RECORDS -
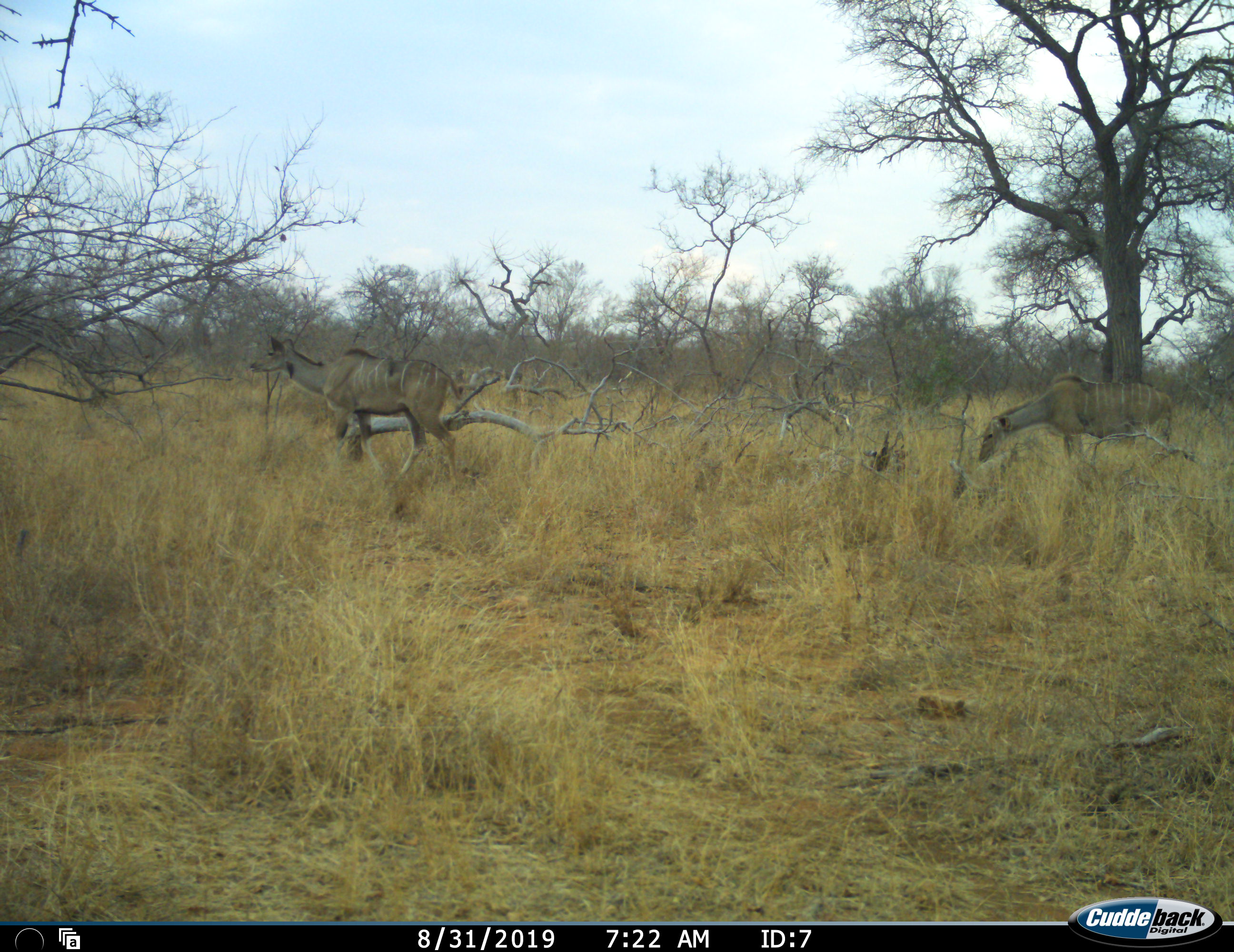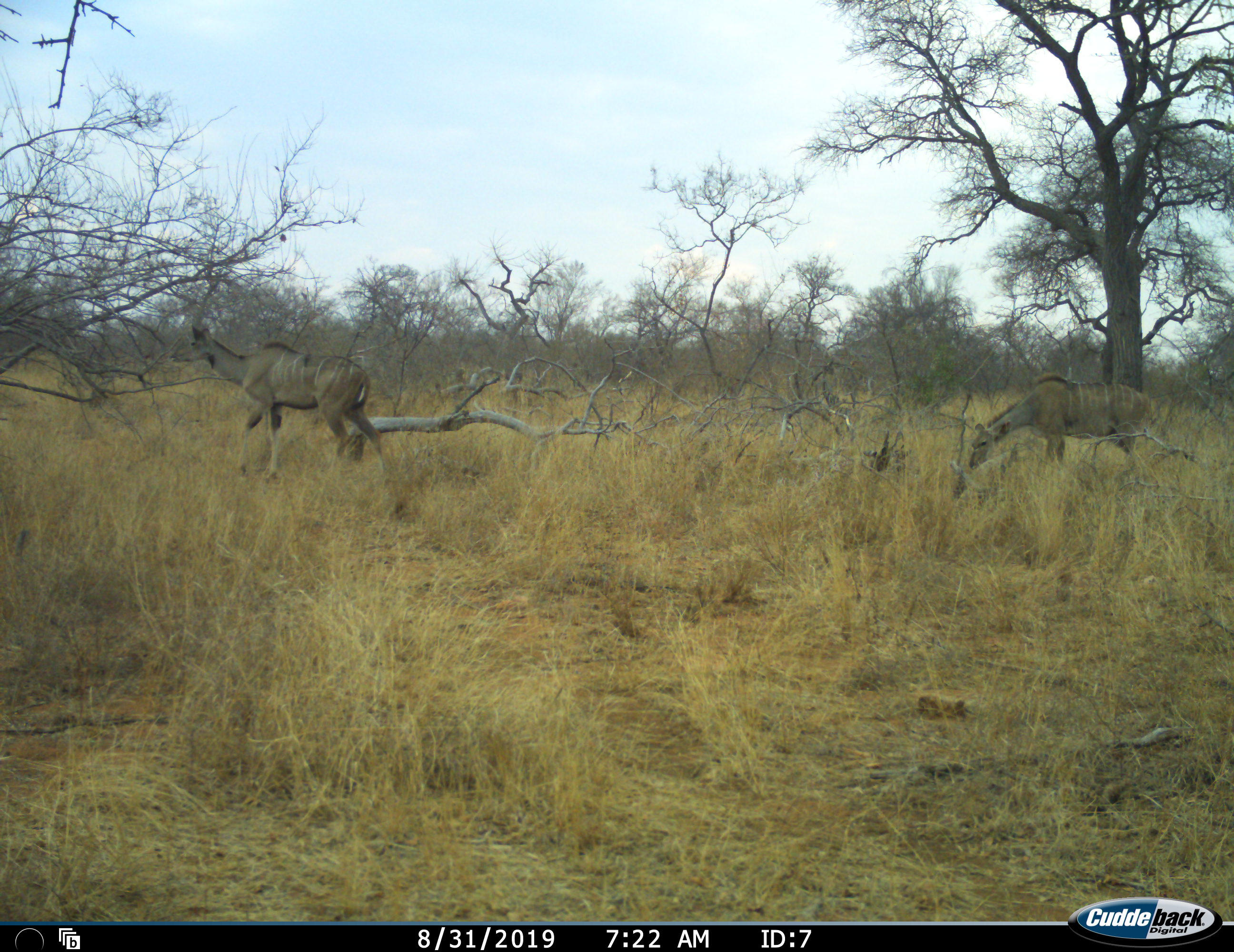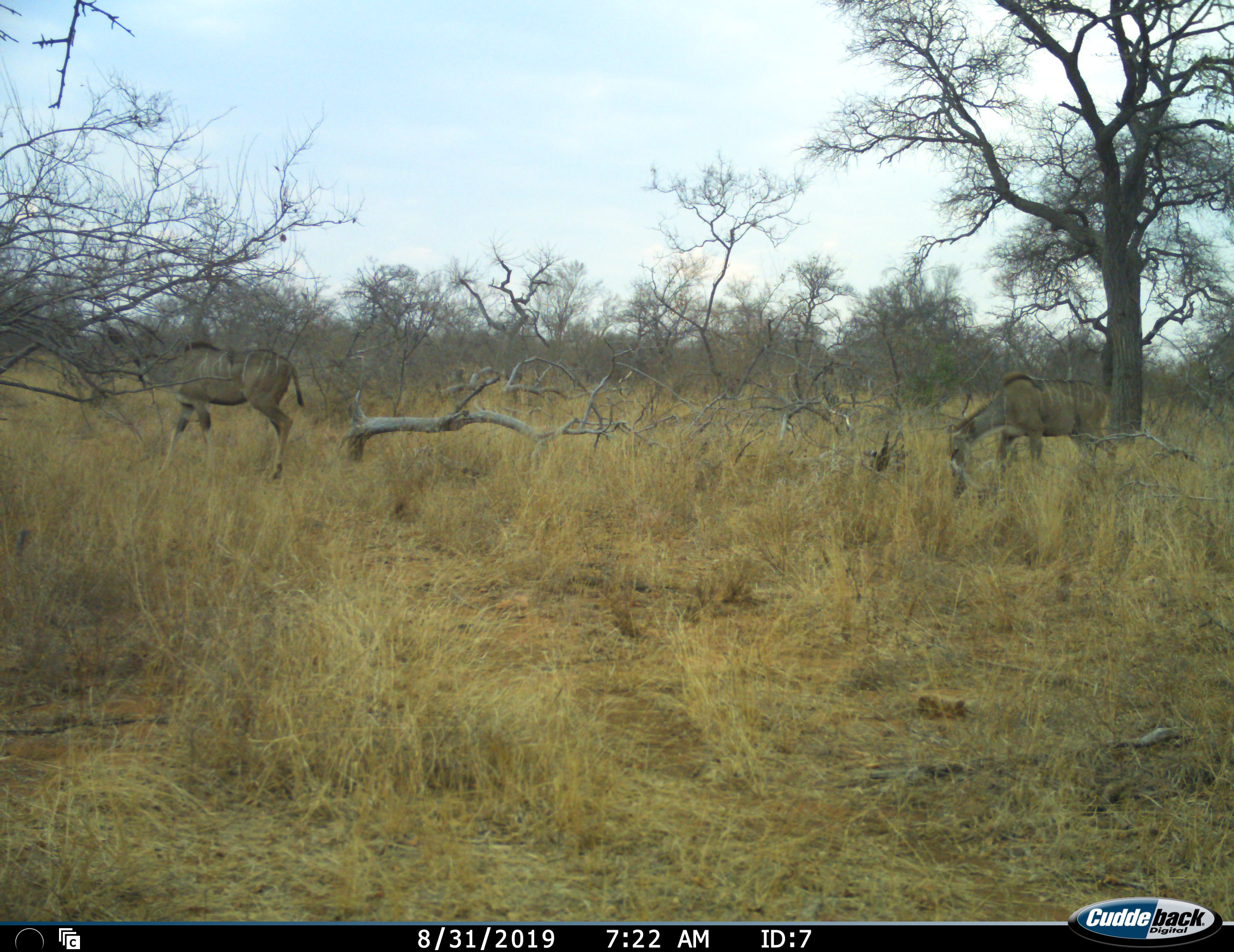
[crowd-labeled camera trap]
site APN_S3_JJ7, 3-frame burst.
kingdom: Animalia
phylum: Chordata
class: Mammalia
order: Artiodactyla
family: Bovidae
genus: Tragelaphus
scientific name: Tragelaphus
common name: kudu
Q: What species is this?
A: Kudu (Tragelaphus).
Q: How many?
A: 2.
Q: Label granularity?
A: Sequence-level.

WHAT TO DO -
Beginning with the line that holds "common name: kudu" and ending with the last line of the material, retype each line exactly and output nothing else.

RESPONSE FOR THIS EXERCISE -
common name: kudu
Q: What species is this?
A: Kudu (Tragelaphus).
Q: How many?
A: 2.
Q: Label granularity?
A: Sequence-level.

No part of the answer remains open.